As a recovering extreme commuter (my Brooklyn to NJ route took four hours daily), I know well how numbing train travel can be. Mundane no more in Philadelphia: Berlin-based artist Katharina Grosse has roused a 5-mile stretch of railway from its postindustrial slumber by spraying swaths of color – orange, green, pink, white – onto crumbling walls, abandoned buildings and weedy thickets. Titled psychylustro, the project description offers this reading: “Think of it as a real-time landscape painting, where the ever-evolving city is the canvas and your window is the frame.” A cell-accessible audio guide adds another frame to the experience through an interview with Grosse, a lesson on the corridor’s history, and an interpretive soundtrack by Philly sound artist Jesse Kudler.
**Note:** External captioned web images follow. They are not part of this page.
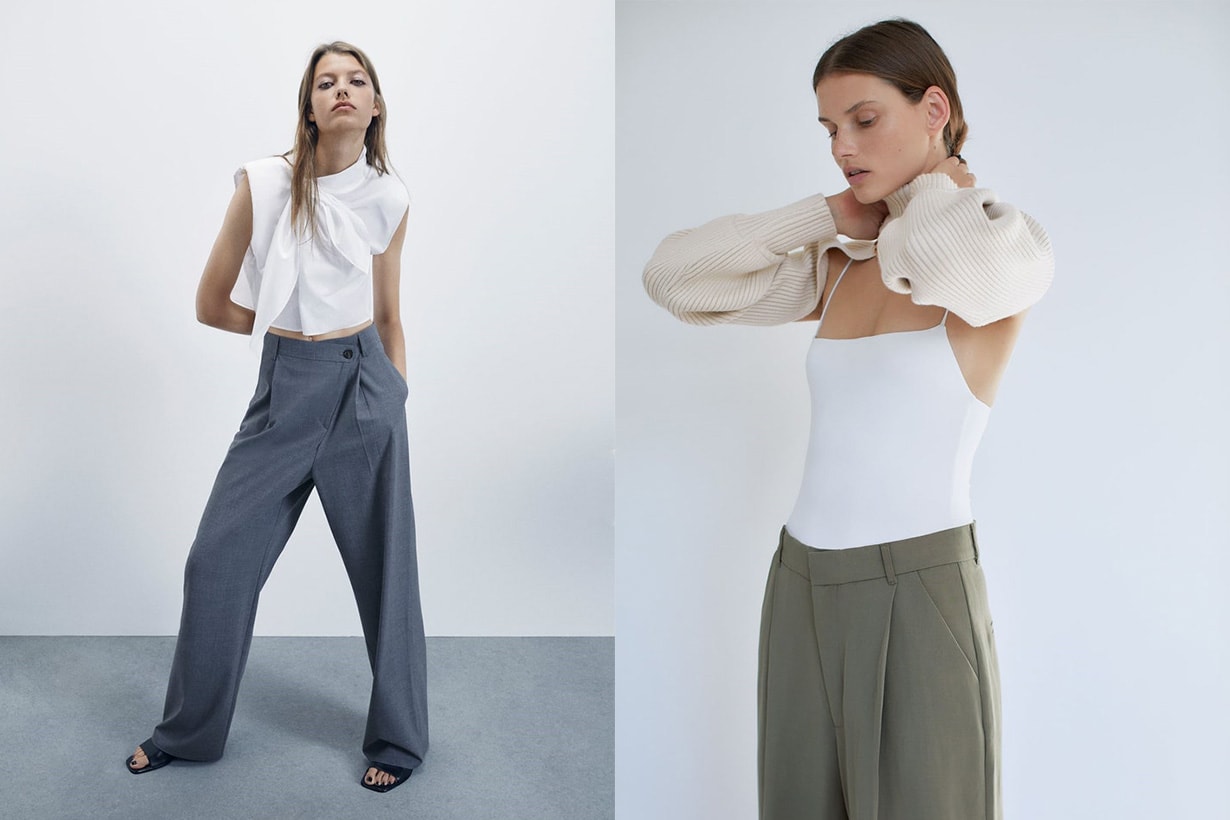 zara fast fashion 2020 fw collection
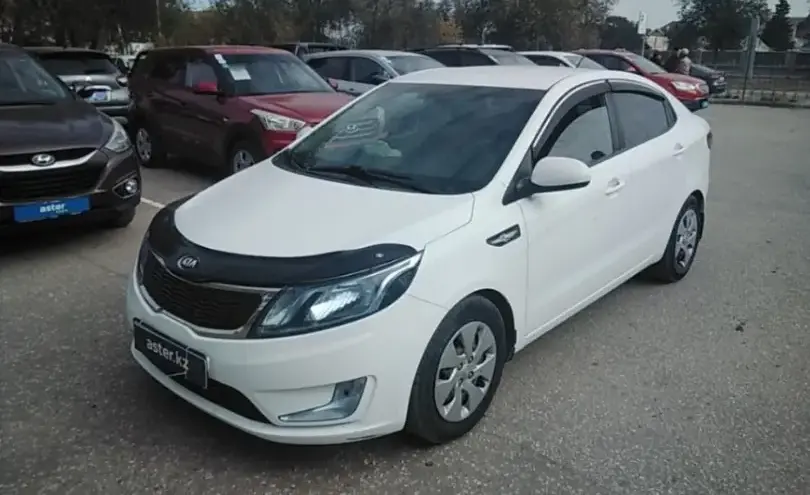 Kia Rio 2014 года за 4 700 000 тг. в Актобе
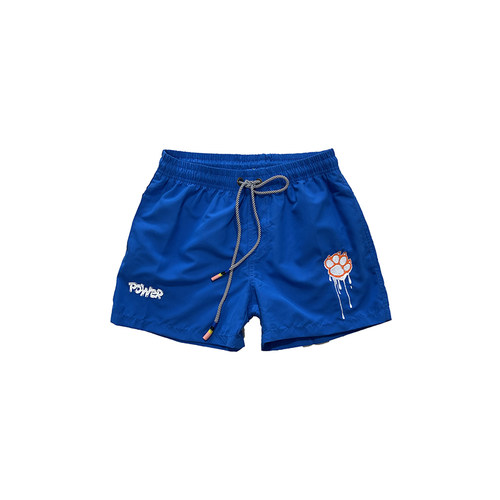 ZOOMXBEAR新夏季原创男速干超短沙滩裤短裤三四分休闲糖果色刺绣 - 图0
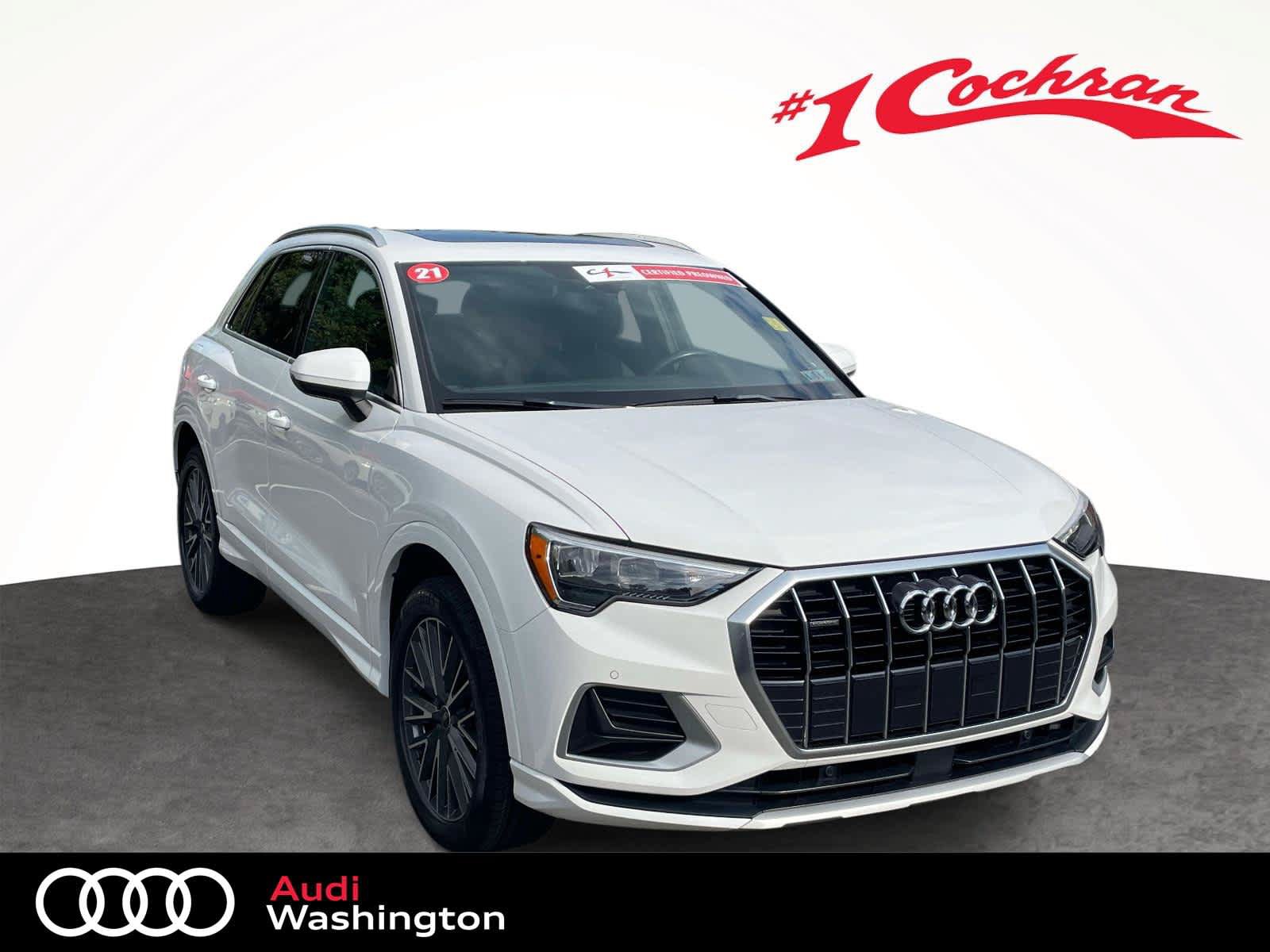 Used 2021 Audi Q3 2.0T Premium AWD/4WD image 1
“We wanted to create a choreographed experience that moved viewers through time and space,” said Jane Golden, executive director of the City of Philadelphia Mural Arts Program, which organized the seven-part installation. “We wanted to illuminate the rubble, the wild eruptions of nature, and we wanted to highlight the contradictions of decay and rebirth in this strange setting.”
Nearly 34,000 people cruise past psychylustro per day, mostly on Amtrack, mostly en route between New York and Washington (though some are New Jersey or Pennsylvania commuters like my former self). “That your life is constantly in that kind of changing mode — is something I’ve always been fascinated by,” Grosse said. “And this time we have an extra tool, which is the train. In a museum you walk, and that’s the way you move. Here, you can fly.”
By design, psychylustro will become obsolete: using Benjamin Moore house paint sans sealant, the color will gradually wear off and anti-graffiti measures will cease after six months (already, the scene pictured above has lost its orange hold on the leaves). Ultimately, the elements – natural and urban – will reclaim the sites; the bold bands will slide into streaks, akin to these silk pants.
Grosse has made a career of coloring outside the lines and redefining the traditional notion of a canvas: for her concurrent New York debut, Just Two of Us, she created 18 neon iceberg-esque sculptures, wedging them between trees at the MetroTech Commons in downtown Brooklyn.
Of her ongoing exploration of color, Grosse says, “I need the brilliance of color to get close to people, to stir up a sense of life experience and heighten their sense of presence.” May my presence at psychylustro be possible (I’d revisit my commuter days to see it); time to plan a trip back east.